愚かね | ナノ

いままで俺は、よく耐えたと思う。何度も浮気をされても、セックスの途中に他の女の名前を呼ばれても、その度に喧嘩をして、その度に俺はあいつを許して来た。だが一方のあいつは、俺が許す度に開き直るようになり、近頃では俺とあいつの二人の家であると言うのに、平気で男や女を連れ込むようになった。もう、限界だった。だから俺は今日全てを終わらせるために、この家を出ることに決めた。俺は顔をぐしゃぐしゃにして泣きながら、服や捨てられない物たちを詰められるだけ鞄に詰めていく。朝起きて荷物のごっそりなくなったこの部屋を見たとき、銀時はどう思うだろうか。心配してくれるだろうか。それともふうんとかなんとか言って、なんの興味も示さないだろうか。どちらにせよ、もう俺には関係ない。俺はリビングのソファで我が物顔で寝息を立てる銀時を起こさないように、そっと玄関へと向かう。最後に一度だけ振り返って、暗闇のなかの銀時に目を凝らした。

「なんでこんなことになっちまったんだろうな、なぁ、銀時」

銀時は、ぴくりとも動かない。べつに返事が欲しいわけでもないので、俺は大人しく靴を履き、ひんやりと冷たいドアノブに手をかけた。そのときだった。

「どこ行くの」
「べつに、お前には、関係ねーだろ」
「あっそう。ま、出てくなら、ちゃんと鍵かけてってよね、土方くん」

あっさりと、なんの興味もないように銀時が言う。
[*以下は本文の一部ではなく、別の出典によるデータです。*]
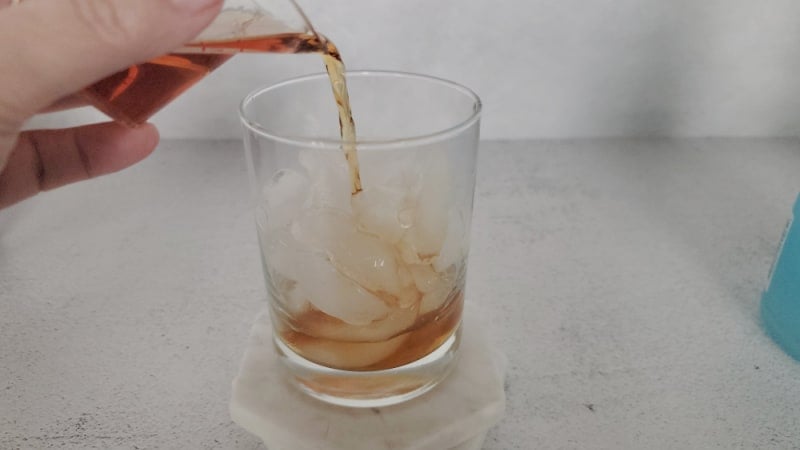 Hennessey Cognac pouring into a cocktail glass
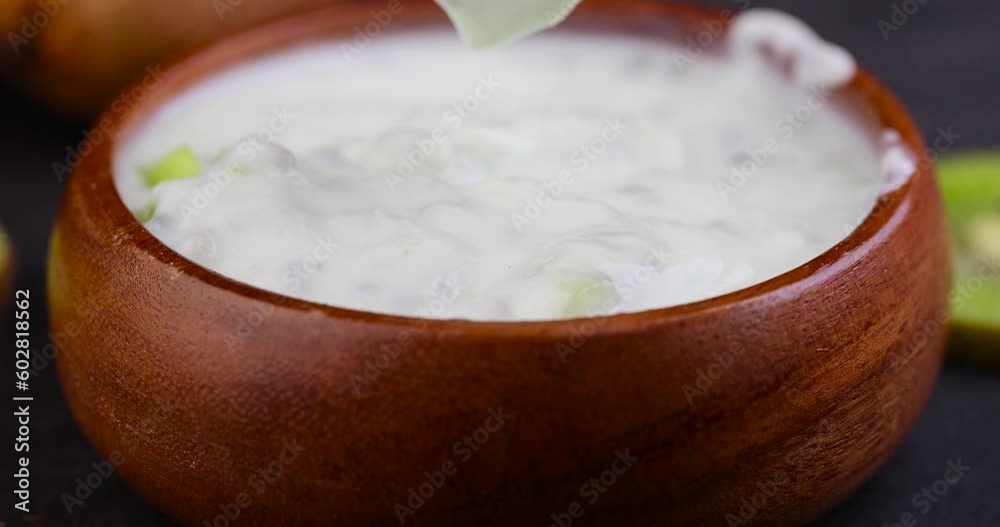 fresh yogurt made from natural ingredients with kiwi, milk fresh yogurt with kiwi flavor and kiwi slices fresh yogurt made from natural ingredients with kiwi, milk fresh yogurt with kiwi flavor and kiwi slices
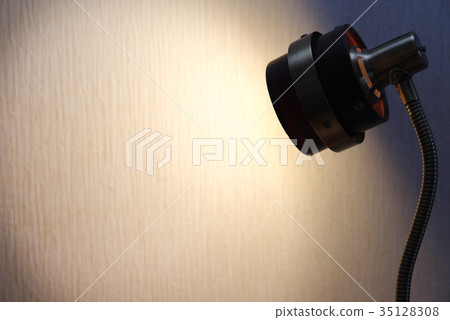 Copy space illuminated by lights Bulb color c Dark space Left space 35128308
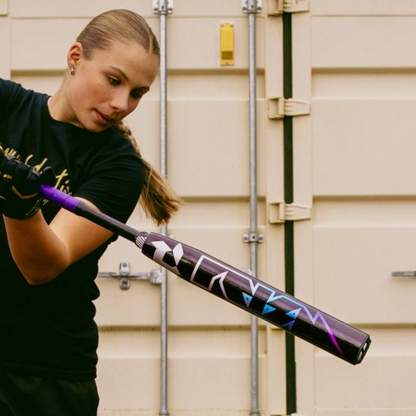 A young girl in a black shirt and gloves readies to swing a 2026 DeMarini Prism+ (-11) Fastpitch Softball Bat (WBD2636010), with a beige metal door featuring vertical lines in the background.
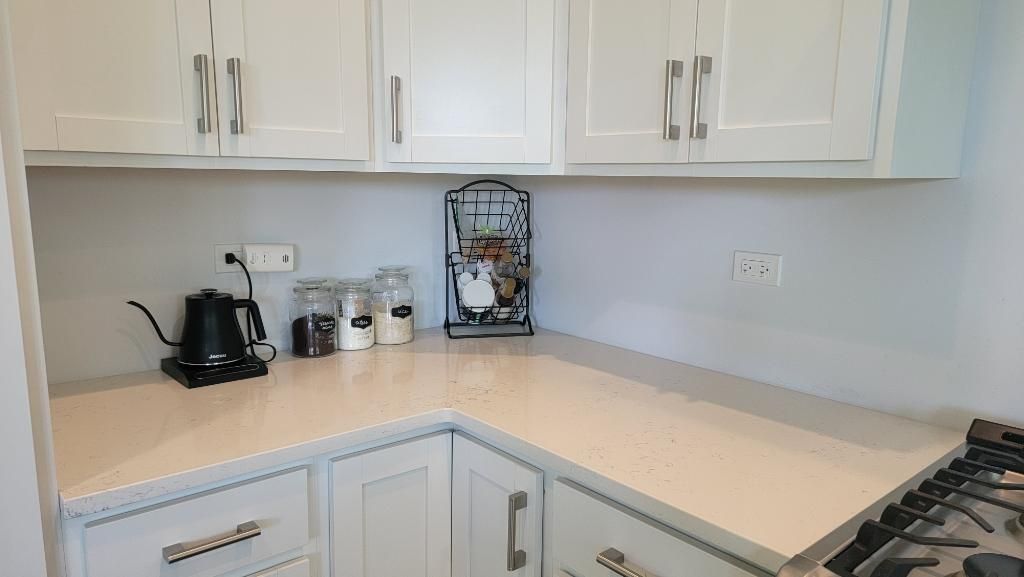 White kitchen corner with countertop, cabinets, coffee maker, and gas stove edge.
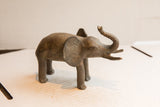 A vintage African elephant sculpture in profile with a rustic finish and raised trunk.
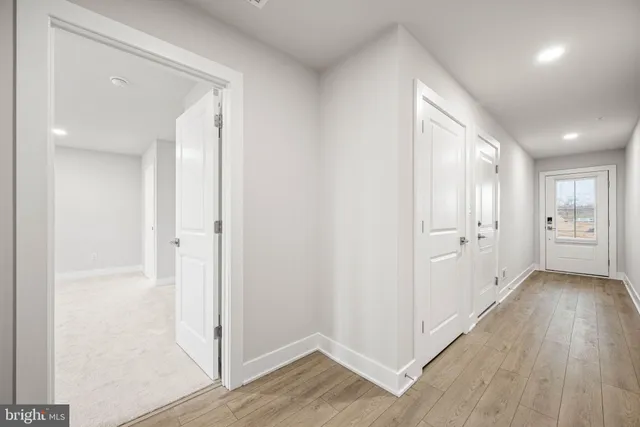 a view of hallway with wooden floor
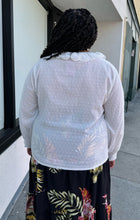 Load image into Gallery viewer, Back view of a size 4X SHEIN white sheer-leaning blouse with ruffled eyelet collar, all-over swiss dots, and smocked cuffs styled with a black wrap skirt on a size 18/20 model.
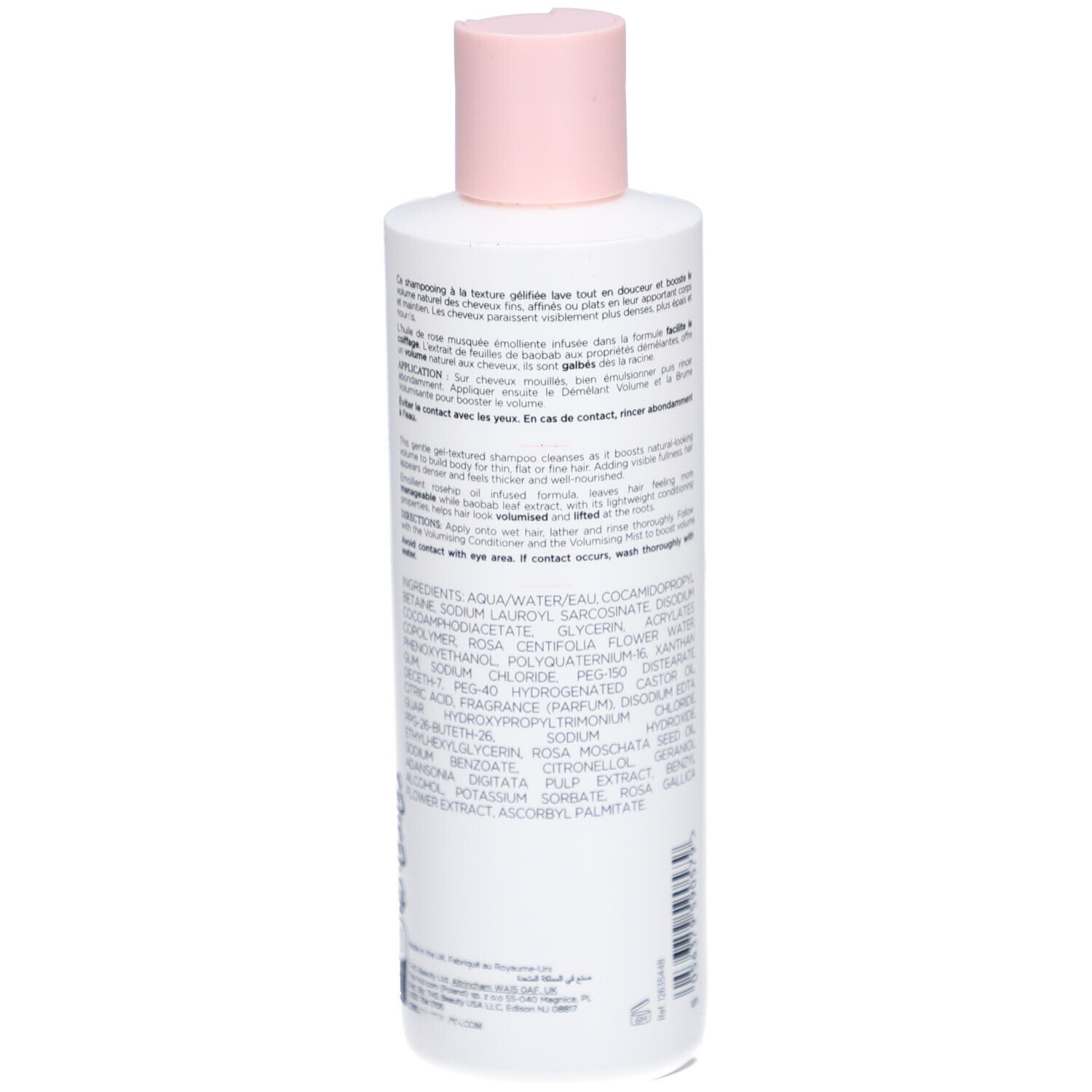 Dos du flacon de shampooing. Texte avec ingrédients et instructions. Flacon blanc avec détails roses.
そうしてまた、あいつはすやすやと寝息を立て始めた。俺ばっかりがこんな思いもして全くもって馬鹿みたいだ。俺は乱暴に床に置いてある鞄を持つと、勢いよくドアを開け、そしてもうどうにでもなれという気持ちで叫ぶ。

「ふざけんな!ちょっとコンビニ行ってくるだけだよ、ばーか!」

ばたんとドアが閉まると共に、また出て行けなかったという大きな後悔が俺をやさしく包んでいく。こんな展開、もう何度目だろう。終わりたいのに、終われない。抜け出したいのに、抜け出せない。俺はいつから出口のないループに迷い込んでしまったんだろう。そんなことを考えながら、震える手で煙草を咥え、ライターを取り出すためにポケットに手を突っ込んだ。ライターを取り出す拍子に、くしゃくしゃになった紙が足元に落ちる。拾い上げた紙には銀時の筆跡で、ジャンプ買って来て、とだけ書かれていた。あいつには、俺が出て行けないことも帰って来ることも全部お見通しらしい。全く反吐が出る。自信過剰なあいつにも、そんなところさえも嫌いだと思えない自分にも。俺は乾いた笑いを零したあと、煙草に火を着けて足を進める。そうしてコンビニで迎える、もう何度目かの朝が来る。